SET PROBLEM =
Could you convert the lines, from the one containing "With the options" through the last line inclusive, into a Markdown table with columns n and Line, numbering each row and skipping blank lines? Leave the pictures out of your answer.

EXCERPTED RECORDS =

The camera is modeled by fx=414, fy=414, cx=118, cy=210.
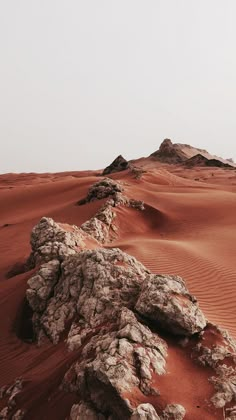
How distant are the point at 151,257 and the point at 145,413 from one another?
22.6 feet

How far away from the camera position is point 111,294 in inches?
219

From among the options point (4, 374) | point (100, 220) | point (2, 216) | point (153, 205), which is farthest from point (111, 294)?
point (2, 216)

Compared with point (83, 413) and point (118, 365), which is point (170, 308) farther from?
point (83, 413)

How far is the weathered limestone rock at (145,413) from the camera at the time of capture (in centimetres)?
333

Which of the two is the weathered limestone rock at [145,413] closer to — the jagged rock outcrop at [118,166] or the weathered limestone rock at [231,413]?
the weathered limestone rock at [231,413]

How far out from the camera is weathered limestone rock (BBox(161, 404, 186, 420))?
348 cm

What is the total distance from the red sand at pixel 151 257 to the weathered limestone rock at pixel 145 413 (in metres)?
0.37

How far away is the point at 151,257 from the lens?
10.2 m

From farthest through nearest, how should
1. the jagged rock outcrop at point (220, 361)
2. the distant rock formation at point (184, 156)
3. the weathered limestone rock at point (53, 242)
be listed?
the distant rock formation at point (184, 156)
the weathered limestone rock at point (53, 242)
the jagged rock outcrop at point (220, 361)

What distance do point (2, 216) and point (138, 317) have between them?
1730 cm

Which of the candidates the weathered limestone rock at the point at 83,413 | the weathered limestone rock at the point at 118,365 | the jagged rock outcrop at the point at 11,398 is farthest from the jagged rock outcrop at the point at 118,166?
the weathered limestone rock at the point at 83,413

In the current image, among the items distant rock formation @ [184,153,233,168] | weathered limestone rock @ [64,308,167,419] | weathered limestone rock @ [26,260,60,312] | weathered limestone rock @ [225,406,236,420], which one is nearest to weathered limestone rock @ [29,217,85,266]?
weathered limestone rock @ [26,260,60,312]

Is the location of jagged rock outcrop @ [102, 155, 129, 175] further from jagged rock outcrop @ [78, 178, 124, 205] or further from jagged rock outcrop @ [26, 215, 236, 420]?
jagged rock outcrop @ [26, 215, 236, 420]

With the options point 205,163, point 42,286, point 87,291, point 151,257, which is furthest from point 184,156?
point 87,291
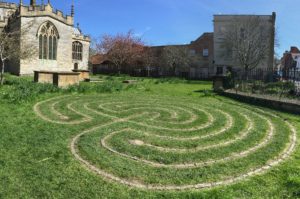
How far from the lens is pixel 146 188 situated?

RESPONSE TO THIS TASK =
| n | Line |
|---|---|
| 1 | With the options point 205,163, point 42,286, point 87,291, point 151,257, which is furthest from point 184,156? |
| 2 | point 87,291 |
| 3 | How far from the lens is pixel 146 188 situated? |